Fixed fluidized bed reaction evaluation device

Technical Field

The utility model relates to a quick evaluation device of catalytic cracking catalyst in petrochemical field.

Background

Catalytic cracking is an important means for the conversion of heavy oils to light oils. The development of catalytic cracking catalysts requires frequent evaluation of the performance of the catalyst to improve the performance of the catalyst. The catalyst is evaluated and screened on a laboratory riser device, so that the method has the advantages of high operation difficulty, high operation cost, low screening efficiency and large catalyst consumption, and is not suitable for the research and development of a laboratory catalytic cracking catalyst. The fixed fluidized bed reaction evaluation device has the advantages of simple operation, low operation cost, high evaluation efficiency, small catalyst consumption, compact equipment, small occupied area and small equipment investment, and is particularly suitable for the evaluation and screening requirements of a catalytic cracking catalyst research and development laboratory on the catalyst.

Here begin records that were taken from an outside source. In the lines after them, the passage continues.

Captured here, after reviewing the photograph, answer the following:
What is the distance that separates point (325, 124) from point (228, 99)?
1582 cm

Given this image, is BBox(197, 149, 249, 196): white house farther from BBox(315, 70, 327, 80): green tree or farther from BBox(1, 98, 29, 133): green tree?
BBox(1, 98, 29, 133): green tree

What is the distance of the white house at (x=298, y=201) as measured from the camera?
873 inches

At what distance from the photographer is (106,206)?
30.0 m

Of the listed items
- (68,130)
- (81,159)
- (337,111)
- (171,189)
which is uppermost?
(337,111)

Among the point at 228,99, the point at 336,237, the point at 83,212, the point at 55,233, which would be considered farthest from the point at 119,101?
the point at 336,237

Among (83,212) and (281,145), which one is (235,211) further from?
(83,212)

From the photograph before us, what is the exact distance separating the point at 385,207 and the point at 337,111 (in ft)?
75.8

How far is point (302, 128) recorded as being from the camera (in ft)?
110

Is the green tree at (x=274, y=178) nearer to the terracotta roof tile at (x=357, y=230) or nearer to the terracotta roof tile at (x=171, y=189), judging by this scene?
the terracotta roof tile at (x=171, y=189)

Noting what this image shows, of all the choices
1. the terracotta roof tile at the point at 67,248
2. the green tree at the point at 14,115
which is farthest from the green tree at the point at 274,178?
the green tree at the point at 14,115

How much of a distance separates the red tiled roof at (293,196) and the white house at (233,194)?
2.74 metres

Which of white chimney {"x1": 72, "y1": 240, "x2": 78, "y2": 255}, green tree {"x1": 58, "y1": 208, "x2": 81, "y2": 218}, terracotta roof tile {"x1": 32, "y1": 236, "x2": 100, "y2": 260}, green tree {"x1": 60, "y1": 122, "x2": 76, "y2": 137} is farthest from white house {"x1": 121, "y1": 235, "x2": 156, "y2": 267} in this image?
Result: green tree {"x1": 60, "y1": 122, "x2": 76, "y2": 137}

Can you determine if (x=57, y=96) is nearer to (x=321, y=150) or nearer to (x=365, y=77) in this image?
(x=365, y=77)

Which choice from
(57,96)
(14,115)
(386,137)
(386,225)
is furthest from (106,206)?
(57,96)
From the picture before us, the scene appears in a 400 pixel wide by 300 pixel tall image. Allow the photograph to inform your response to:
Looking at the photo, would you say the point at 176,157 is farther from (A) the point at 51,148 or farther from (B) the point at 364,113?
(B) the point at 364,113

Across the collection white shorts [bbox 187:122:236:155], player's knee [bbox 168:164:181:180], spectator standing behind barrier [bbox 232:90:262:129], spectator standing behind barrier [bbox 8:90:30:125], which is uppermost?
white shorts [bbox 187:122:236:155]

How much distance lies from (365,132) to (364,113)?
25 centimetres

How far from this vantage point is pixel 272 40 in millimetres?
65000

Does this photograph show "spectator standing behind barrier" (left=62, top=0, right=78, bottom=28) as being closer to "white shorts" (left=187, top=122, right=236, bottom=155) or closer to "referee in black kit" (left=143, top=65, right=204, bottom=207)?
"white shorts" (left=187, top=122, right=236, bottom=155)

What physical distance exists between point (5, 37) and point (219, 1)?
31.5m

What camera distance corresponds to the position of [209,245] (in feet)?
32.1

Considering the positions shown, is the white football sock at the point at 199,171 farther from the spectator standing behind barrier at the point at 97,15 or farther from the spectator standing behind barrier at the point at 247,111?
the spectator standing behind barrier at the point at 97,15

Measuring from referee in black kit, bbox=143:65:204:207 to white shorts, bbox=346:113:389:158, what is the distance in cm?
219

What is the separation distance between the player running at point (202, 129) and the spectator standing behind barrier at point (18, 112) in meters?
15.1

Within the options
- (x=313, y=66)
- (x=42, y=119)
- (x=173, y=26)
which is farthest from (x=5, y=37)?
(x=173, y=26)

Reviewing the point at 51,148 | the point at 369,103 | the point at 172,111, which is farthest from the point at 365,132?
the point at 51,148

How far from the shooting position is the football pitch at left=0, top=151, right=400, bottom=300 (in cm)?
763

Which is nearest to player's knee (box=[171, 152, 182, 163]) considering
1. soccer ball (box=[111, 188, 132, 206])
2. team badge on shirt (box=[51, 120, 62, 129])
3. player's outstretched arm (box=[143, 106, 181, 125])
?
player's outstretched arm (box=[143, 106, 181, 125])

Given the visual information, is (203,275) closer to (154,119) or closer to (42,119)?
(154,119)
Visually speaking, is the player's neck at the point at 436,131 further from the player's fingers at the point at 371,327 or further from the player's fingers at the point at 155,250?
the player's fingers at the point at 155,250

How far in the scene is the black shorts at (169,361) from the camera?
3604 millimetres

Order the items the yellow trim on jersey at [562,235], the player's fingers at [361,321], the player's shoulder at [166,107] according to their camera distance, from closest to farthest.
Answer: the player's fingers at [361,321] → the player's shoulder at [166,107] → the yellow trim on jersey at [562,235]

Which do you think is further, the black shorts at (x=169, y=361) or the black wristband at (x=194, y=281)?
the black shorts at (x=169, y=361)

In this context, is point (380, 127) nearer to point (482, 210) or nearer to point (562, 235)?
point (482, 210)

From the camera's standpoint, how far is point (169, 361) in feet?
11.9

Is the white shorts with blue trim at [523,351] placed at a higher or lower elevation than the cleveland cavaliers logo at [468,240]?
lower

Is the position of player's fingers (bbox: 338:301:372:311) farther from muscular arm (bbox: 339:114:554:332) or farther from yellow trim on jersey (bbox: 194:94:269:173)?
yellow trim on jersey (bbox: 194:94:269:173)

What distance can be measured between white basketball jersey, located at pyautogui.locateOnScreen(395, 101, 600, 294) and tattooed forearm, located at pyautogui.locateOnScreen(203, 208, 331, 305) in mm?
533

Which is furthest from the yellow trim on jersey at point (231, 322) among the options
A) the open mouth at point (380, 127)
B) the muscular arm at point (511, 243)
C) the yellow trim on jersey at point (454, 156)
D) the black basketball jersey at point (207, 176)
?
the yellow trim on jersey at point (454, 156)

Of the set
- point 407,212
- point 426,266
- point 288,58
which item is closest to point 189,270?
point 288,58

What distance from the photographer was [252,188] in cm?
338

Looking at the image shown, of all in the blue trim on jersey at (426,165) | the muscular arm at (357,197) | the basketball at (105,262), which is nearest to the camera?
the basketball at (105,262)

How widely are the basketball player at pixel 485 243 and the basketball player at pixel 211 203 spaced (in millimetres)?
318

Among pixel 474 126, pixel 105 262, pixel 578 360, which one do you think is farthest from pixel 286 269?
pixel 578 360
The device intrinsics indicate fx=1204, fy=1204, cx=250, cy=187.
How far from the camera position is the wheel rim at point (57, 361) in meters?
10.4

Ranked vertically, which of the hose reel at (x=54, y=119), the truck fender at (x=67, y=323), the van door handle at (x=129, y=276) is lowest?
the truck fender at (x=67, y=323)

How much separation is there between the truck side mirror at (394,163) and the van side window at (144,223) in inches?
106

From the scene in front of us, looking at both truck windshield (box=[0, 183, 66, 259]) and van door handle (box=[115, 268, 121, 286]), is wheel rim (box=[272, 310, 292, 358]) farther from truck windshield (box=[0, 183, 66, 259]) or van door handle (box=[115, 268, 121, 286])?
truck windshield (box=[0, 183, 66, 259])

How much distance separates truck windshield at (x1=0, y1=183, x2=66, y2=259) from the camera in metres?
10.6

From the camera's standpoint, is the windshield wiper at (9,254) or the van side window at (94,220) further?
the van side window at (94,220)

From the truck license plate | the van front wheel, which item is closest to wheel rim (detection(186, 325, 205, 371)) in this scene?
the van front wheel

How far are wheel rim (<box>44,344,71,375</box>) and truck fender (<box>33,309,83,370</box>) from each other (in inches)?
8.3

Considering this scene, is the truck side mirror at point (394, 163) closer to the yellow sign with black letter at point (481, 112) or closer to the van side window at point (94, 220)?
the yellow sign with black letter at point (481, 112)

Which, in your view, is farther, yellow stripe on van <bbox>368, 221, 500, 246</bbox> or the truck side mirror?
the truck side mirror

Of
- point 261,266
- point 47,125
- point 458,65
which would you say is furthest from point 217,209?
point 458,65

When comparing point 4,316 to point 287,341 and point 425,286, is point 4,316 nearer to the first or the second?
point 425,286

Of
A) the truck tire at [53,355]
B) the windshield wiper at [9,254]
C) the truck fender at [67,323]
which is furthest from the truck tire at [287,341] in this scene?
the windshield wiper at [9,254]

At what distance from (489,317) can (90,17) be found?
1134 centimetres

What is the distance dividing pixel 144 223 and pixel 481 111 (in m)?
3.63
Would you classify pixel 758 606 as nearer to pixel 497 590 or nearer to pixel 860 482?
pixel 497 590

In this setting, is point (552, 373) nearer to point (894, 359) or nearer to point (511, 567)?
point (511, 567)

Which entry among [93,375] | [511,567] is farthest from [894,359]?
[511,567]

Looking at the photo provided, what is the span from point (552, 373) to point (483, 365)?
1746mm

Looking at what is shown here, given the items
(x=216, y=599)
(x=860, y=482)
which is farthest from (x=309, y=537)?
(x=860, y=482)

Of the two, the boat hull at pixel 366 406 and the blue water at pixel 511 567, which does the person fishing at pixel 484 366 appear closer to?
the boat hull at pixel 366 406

The patent documents disclosed at present are all fixed fluidized bed evaluation devices with only one reactor, only one catalyst can be evaluated in each experimental period, and the efficiency is low.

SUMMERY OF THE UTILITY MODEL

The utility model aims to provide a fixed fluidized bed reaction evaluation device which can meet the evaluation and screening requirements of a catalytic cracking catalyst research and development laboratory on catalysts; when the device is provided with two reactors, the two reactors can be switched and connected in series, and the reaction evaluation efficiency is improved.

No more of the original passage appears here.